Sears Duluth, GA retro concept store.
9. Invest in Remodeling
Sears and Kmart stores are woefully out of date. Even the new-style Kmart logo on the '70s arches store is a bit painful to look at. While blue seems to work for Sears (it's kind of iconic, after all), the new brown and orange is a kind of unappealing look for Kmart. Why Kmart abandoned the green and grey concept of 2002 is beyond me. Clean up the stores and make them truly attractive places to shop again.

One of Kmart's green and grey concept stores.
10. Get new leadership
Kmart's Chuck Conaway led them into bankruptcy while frittering away the company's money on personal luxuries illegally. Lampert hasn't done much if any to improve Kmart's standings as a viable competitor to Walmart and Target.
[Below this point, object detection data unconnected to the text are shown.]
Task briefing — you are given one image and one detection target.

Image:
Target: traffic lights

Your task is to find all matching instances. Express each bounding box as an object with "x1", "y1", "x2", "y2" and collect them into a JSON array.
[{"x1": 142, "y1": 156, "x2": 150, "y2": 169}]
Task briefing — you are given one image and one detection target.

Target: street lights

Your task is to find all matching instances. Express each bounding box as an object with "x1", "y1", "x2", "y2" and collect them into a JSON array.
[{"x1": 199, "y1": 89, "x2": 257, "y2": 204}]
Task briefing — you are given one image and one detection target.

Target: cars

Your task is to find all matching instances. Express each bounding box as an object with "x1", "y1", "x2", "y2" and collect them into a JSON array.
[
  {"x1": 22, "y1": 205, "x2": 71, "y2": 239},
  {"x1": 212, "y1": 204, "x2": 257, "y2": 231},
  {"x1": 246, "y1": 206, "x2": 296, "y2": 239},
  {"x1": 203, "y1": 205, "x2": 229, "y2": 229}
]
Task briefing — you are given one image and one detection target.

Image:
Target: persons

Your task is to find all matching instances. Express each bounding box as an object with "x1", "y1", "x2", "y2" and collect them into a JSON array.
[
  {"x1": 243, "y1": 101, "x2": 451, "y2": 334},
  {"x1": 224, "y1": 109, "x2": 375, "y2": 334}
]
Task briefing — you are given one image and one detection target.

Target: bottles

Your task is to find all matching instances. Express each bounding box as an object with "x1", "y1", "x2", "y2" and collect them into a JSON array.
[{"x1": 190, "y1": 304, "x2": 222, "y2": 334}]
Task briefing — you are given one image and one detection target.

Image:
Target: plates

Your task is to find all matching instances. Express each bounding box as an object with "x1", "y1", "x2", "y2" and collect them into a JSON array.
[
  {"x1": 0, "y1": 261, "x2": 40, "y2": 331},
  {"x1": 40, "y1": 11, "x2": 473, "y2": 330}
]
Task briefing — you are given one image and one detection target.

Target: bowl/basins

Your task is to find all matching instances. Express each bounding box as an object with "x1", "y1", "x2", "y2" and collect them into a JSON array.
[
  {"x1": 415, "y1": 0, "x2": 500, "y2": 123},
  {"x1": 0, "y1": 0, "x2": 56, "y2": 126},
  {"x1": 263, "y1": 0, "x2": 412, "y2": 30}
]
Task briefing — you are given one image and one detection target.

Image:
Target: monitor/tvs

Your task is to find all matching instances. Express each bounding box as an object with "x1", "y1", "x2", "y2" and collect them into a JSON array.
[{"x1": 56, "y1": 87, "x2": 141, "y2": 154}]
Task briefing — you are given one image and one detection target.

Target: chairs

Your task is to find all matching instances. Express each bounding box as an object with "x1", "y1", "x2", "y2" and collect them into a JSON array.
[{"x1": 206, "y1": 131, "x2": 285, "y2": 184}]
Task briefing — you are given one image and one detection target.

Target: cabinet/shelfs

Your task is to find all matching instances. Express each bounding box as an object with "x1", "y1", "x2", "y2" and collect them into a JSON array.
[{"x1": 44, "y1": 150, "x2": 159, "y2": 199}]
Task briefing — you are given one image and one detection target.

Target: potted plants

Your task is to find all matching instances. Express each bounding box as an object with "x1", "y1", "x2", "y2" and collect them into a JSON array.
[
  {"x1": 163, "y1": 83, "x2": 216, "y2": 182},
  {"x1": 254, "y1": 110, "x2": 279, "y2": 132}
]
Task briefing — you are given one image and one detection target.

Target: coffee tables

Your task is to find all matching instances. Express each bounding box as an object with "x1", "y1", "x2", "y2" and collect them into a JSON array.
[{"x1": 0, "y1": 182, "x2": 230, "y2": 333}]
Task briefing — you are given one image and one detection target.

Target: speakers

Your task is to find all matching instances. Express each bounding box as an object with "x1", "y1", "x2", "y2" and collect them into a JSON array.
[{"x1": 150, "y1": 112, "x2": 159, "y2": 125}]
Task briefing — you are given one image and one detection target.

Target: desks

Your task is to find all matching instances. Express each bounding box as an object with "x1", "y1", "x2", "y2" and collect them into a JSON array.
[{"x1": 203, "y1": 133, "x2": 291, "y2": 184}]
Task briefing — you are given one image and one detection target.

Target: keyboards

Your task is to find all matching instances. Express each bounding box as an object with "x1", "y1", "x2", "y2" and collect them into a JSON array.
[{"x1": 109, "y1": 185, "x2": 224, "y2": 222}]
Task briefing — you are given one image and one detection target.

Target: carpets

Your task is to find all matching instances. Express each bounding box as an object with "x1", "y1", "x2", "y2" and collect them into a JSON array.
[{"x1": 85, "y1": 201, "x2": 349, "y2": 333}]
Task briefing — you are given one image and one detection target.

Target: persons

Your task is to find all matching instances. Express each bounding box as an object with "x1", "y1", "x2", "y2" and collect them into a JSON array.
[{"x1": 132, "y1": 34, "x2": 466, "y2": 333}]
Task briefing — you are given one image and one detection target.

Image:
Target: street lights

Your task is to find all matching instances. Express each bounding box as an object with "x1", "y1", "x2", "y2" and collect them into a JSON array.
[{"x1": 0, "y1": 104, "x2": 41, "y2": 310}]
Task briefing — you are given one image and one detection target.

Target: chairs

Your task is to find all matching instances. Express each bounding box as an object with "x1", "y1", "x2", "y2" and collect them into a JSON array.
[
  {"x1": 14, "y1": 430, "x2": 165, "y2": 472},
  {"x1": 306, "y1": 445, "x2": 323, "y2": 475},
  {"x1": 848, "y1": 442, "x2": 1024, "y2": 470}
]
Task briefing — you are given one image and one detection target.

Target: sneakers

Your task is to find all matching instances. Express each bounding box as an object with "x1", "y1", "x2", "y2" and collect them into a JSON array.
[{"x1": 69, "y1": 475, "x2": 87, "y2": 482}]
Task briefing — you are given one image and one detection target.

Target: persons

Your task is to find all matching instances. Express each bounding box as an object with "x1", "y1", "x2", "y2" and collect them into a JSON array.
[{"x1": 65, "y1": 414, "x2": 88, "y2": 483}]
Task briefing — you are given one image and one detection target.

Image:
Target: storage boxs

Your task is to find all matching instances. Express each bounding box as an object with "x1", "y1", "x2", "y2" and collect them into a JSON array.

Even holding them back, all the while giving himself a large salary as CEO and bleeding the two brands to their death. Some suspect he's devaluing them deliberately and just using the company for it's real estate. 


And there you have it, Pseudo3D definitely makes some very good points in the article. The main point to take away is Sears Holdings needs to do something different to right the ship, because its sinking quick, fast, and in a hurry. I think investing money in the stores for remodels and improved product assortment is the single most important and biggest thing they can do at this point to help the company.